In this work, we test the CDDR by comparing the LD derived from the Pantheon+ SNIa compilation with ADD from QSO measurements, using parametric methods. We employ the binning method and ANN to match the SNIa data with the QSO measurements at the same redshift, and adopt the function $ \eta(z)=D_{\rm{L}}(z)/D_{\rm{A}}(z)(1 + z)^{-2} $ to probe the possible deviations from the CDDR at any redshift. Two specific prior values of $ M_{\rm{B}} $ and l are used to obtain the LDs from the SNIa observations and the ADDs from QSO measurements, respectively. The results show that the specific prior values of $ M_{\rm{B}} $ and l cause significant biases in the CDDR test if the astronomical observations do not provide accurate values for $ M_{\rm{B}} $ and l.

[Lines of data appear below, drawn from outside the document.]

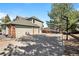 Home featuring a three-car garage, basketball hoop, and lush landscaping at 50 Deerwood Dr, Littleton, CO 80127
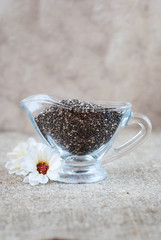 Fototapeta na wymiar Chia seeds in a glass jug on a linen tablecloth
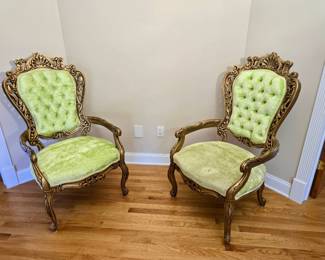 ornate armchairs feature a distinct Rococo and Baroque revival style with bright green velvet upholstery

To avoid the bias in the CDDR test caused by the prior values of $ M_{\rm{B}} $ and l, we treated the fiducial values of $ M_{\rm{B}} $ and l as nuisance parameters to determine the LD $ {D_{\rm{L}}} $ and ADD $ {D_{\rm{A}}} $. Then, we marginalized their impacts on the CDDR test by applying a flat prior on the new variable κ $ \equiv $ $ 10^{M_{\rm{B}}\over 5}l $ in the statistical analysis. This marginalization approach eliminated the need to calibrate the $ M_{\rm{B}} $ and l values. Thus, the method for testing the CDDR remains independent of the underlying cosmological model assumptions. The ANN method includes more QSO data points, and therefore, it provides 50% and 40% tighter constraints on $ \eta_0 $ compared with the Binning method when using specific priors on $ M_{\rm{B}} $ and l and the marginalization method, respectively. Our results indicate no violation of the CDDR; however, the capability of the QSO measurements to test the CDDR is reduced compared with the results obtained from specific values of $ M_{\rm{B}} $ and l becuase of marginalizing κ with a flat prior in our analysis. Considering previous results, the capability of QSO measurements to test the CDDR is considerably stronger than that of other previous astronomic observations regardless of whether the method used is dependent on $ M_{\rm{B}} $ and l . The proposed method for testing the CDDR in this study is not only independent of the cosmological model but also independent of the prior values of the absolute magnitude $ M_{\rm{B}} $ and linear size scaling factor l. Therefore, QSO measurement can serve as a powerful tool for testing the CDDR independently of the cosmological model.